> **DESCRIZIONE DEL PROBLEMA**
Le affermazioni seguenti concordano con l'articolo sul blocco di Signal in Iran? Per ciascuna rispondi sì o no, citando esattamente le parole dell'articolo che lo stabiliscono.
1. Il governo iraniano ha bloccato Signal dopo un aumento improvviso di iscrizioni.
2. Il giornalista Ruhollah Zam fu catturato mentre si trovava in Iran.
3. L'Iran ha deciso di aumentare l'arricchimento di uranio nel sito di Fordo.

> **SEZIONE DI TESTO**
──────

Il governo iraniano ha bloccato l’applicazione di messaggistica Signal dopo un boom di iscrizioni dei giorni scorsi. Le nuove politiche sulla privacy di Whatsapp hanno messo in allerta i cittadini iraniani, molti dei quali hanno deciso di abbandonare la nota piattaforma di Mark Zuckerberg e approdare verso applicazioni più criptate. Signal è stata tra le applicazioni più utilizzate per comunicare durante le proteste avvenute tra fine 2017 e inizio 2018. Si tratta di una nuova stretta repressiva del regime di Teheran stretto nella morsa del Covid-19 e di una dura crisi economico sociale causata dalle restrizioni anti virus.

Una situazione resa ancora più drammatica dall’isolamento internazionale a cui l’Iran è sottoposto dal 2018 a causa delle sanzioni inflitte dall’amministrazione dell’ex presidente americano, Donald Trump, che, dopo essersi ritirato dall’Accordo sul nucleare del 2015, ha cercato di fermare l’espansione nucleare del paese. 

La doppia via iraniana

Di fronte alle difficoltà incontrate nel corso dell’anno, il regime iraniano ha reagito con politiche aggressive sia nella repressione interna sia sul fronte internazionale. Teheran ha eseguito a dicembre la condanna a morte del giornalista Ruhollah Zam uno dei simboli delle proteste avvenute nel paese a cavallo tra il 2017 e il 2018. Catturato nel 2019 mentre si trovava in Iraq, Zam aveva contribuito grazie al suo canale Telegram e veicolare messaggi utili per l’organizzazione delle proteste. In ambito internazionale, invece l’Iran si è distinto per la sua decisione di aumentare l’arricchimento di uranio nel sito di Fordo.

──────

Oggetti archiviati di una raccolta
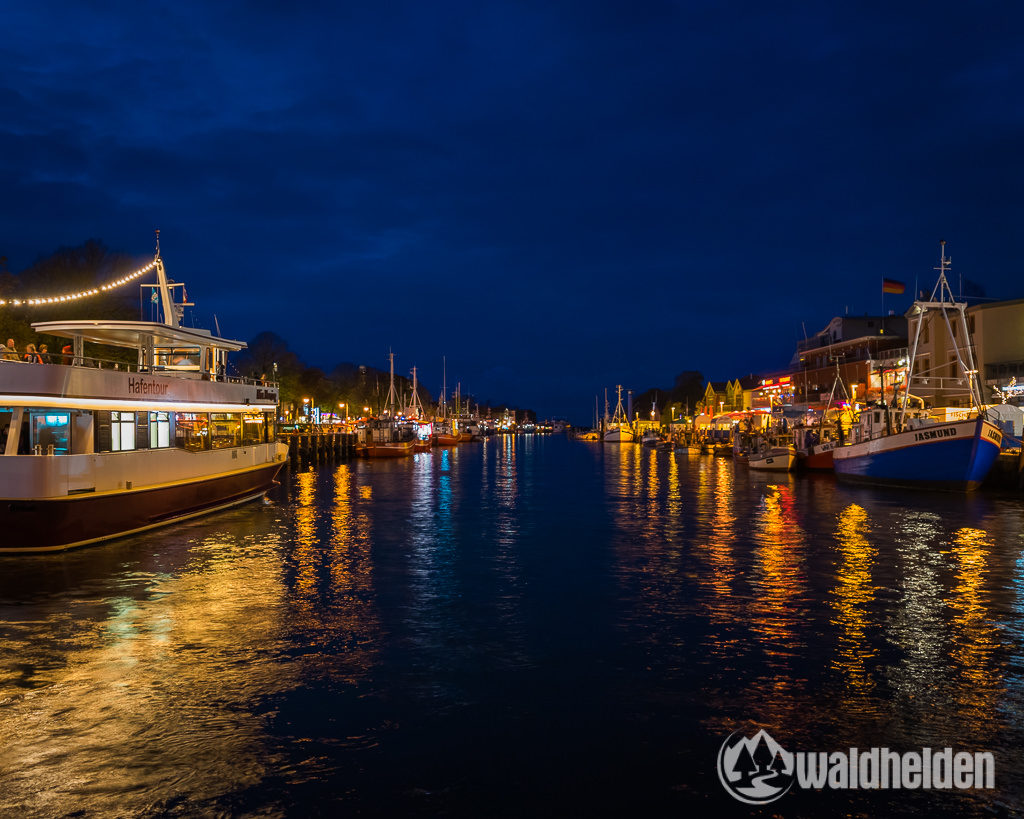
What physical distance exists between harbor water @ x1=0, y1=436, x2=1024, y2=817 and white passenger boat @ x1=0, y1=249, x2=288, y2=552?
1.12 metres

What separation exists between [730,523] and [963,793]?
72.6 feet

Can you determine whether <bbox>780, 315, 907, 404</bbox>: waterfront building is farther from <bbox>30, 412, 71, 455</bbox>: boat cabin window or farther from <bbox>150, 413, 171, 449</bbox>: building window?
<bbox>30, 412, 71, 455</bbox>: boat cabin window

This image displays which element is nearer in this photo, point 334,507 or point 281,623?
point 281,623

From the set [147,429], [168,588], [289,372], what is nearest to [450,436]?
[289,372]

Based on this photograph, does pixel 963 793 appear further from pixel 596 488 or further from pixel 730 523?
pixel 596 488

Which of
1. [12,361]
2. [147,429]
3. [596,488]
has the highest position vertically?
[12,361]

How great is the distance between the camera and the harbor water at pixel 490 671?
7.78 m

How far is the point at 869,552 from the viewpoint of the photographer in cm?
2188

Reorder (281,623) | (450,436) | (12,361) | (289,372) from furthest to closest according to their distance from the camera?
(450,436)
(289,372)
(12,361)
(281,623)

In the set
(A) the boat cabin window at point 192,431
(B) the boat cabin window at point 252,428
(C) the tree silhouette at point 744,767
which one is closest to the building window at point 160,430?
(A) the boat cabin window at point 192,431

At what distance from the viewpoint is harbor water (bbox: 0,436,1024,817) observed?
7781 mm

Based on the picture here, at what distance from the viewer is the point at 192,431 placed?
29.3m

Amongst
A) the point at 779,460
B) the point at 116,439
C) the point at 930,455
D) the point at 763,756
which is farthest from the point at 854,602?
the point at 779,460

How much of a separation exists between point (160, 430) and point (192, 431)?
2.75m
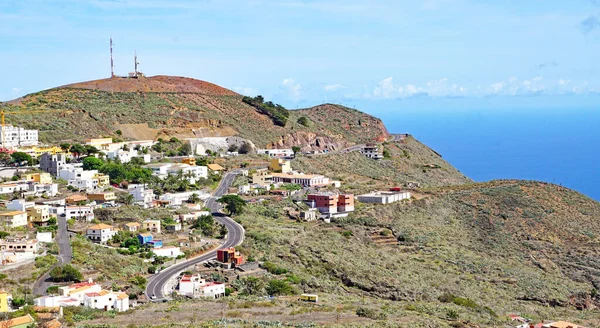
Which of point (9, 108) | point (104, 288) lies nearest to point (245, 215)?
point (104, 288)

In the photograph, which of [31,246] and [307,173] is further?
[307,173]

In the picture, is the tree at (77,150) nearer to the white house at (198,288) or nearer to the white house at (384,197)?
the white house at (384,197)

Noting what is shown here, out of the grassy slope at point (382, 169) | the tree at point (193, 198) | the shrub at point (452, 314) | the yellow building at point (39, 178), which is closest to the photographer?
the shrub at point (452, 314)

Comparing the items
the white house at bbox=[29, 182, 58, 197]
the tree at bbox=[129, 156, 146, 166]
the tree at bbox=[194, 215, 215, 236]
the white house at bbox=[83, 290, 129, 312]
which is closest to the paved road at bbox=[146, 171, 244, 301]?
the tree at bbox=[194, 215, 215, 236]

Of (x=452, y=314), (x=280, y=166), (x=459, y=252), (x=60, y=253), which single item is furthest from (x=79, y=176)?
(x=452, y=314)

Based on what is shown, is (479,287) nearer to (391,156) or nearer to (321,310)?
(321,310)

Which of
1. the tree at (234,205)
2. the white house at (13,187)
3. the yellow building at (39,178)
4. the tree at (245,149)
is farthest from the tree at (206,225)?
the tree at (245,149)

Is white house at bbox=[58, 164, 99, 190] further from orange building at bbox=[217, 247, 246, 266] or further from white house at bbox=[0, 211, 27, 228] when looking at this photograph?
orange building at bbox=[217, 247, 246, 266]
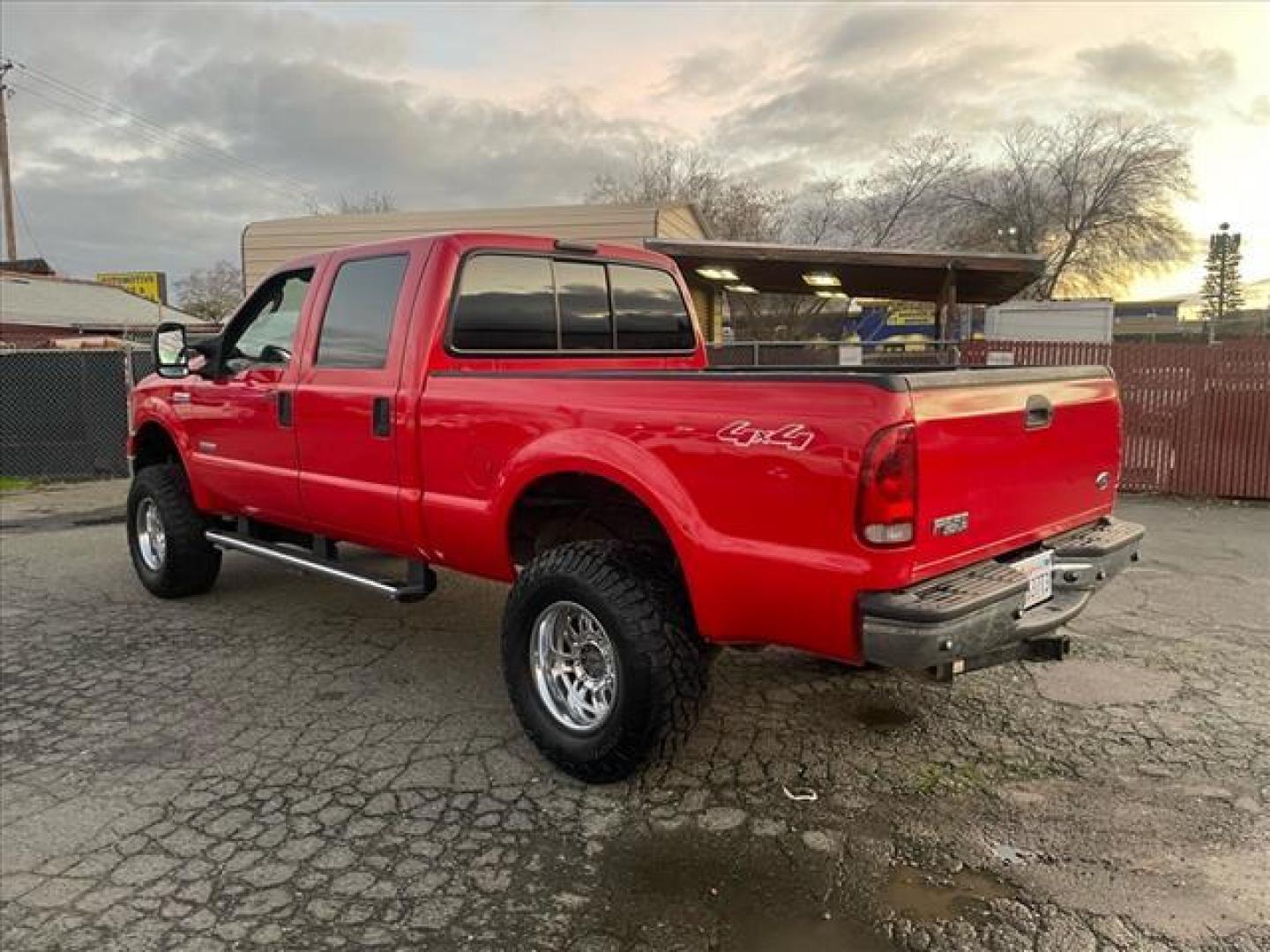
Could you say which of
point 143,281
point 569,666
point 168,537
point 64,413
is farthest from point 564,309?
point 143,281

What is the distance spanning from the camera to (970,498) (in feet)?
9.75

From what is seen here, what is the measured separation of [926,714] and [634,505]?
A: 1.63 m

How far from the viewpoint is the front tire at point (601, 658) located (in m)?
3.23

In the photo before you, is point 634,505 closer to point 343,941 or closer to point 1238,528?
point 343,941

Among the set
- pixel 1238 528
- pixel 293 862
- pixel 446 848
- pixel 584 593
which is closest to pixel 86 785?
pixel 293 862

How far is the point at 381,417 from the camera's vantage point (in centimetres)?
417

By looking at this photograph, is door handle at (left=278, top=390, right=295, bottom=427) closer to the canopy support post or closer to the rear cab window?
the rear cab window

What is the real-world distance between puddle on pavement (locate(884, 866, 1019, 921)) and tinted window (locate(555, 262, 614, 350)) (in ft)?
9.25

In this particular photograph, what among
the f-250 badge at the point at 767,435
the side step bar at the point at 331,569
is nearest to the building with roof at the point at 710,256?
the side step bar at the point at 331,569

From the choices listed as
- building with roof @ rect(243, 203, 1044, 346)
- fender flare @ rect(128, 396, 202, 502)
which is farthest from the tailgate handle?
building with roof @ rect(243, 203, 1044, 346)

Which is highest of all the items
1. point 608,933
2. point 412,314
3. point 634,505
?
point 412,314

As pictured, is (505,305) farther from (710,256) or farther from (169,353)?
(710,256)

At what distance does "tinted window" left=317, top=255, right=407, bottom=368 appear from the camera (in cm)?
427

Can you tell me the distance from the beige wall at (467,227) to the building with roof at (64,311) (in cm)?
937
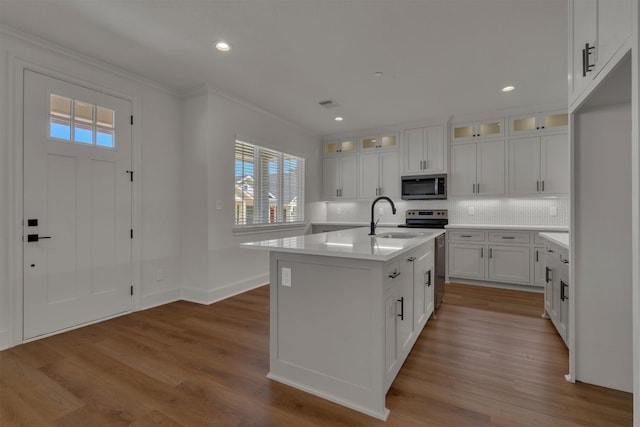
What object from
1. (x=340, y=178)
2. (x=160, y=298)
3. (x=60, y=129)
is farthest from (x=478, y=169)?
(x=60, y=129)

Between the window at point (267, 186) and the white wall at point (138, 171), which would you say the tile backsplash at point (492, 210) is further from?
the white wall at point (138, 171)

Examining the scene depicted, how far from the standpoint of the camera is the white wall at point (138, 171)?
8.38 feet

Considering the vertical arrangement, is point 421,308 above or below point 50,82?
below

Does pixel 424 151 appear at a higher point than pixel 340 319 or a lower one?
→ higher

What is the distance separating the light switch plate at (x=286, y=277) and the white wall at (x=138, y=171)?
2.39m

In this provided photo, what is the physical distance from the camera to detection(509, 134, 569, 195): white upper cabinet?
4.42 m

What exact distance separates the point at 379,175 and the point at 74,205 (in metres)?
4.56

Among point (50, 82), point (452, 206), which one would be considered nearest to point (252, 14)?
point (50, 82)

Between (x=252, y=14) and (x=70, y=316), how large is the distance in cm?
329

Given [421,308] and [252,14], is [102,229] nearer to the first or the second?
[252,14]

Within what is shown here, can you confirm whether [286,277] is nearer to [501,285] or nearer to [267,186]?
[267,186]

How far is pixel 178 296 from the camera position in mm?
3973

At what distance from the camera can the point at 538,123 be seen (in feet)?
14.9

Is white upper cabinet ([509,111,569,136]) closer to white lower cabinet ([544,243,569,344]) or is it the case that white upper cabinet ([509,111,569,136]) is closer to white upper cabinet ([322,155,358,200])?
white lower cabinet ([544,243,569,344])
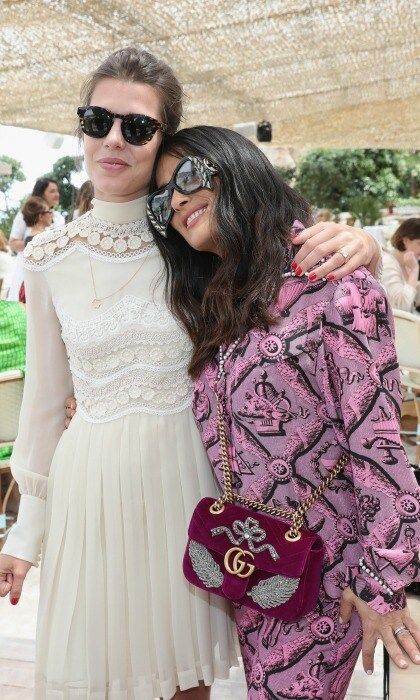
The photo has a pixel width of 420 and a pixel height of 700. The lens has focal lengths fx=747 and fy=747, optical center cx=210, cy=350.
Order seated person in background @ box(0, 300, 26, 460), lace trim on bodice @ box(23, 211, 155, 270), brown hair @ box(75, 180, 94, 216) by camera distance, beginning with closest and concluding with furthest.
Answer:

──────

> **SOLUZIONE DEL PROBLEMA**
1. Sì: «Il governo iraniano ha bloccato l’applicazione di messaggistica Signal dopo un boom di iscrizioni dei giorni scorsi».
2. No: «Catturato nel 2019 mentre si trovava in Iraq».
3. Sì: «l’Iran si è distinto per la sua decisione di aumentare l’arricchimento di uranio nel sito di Fordo».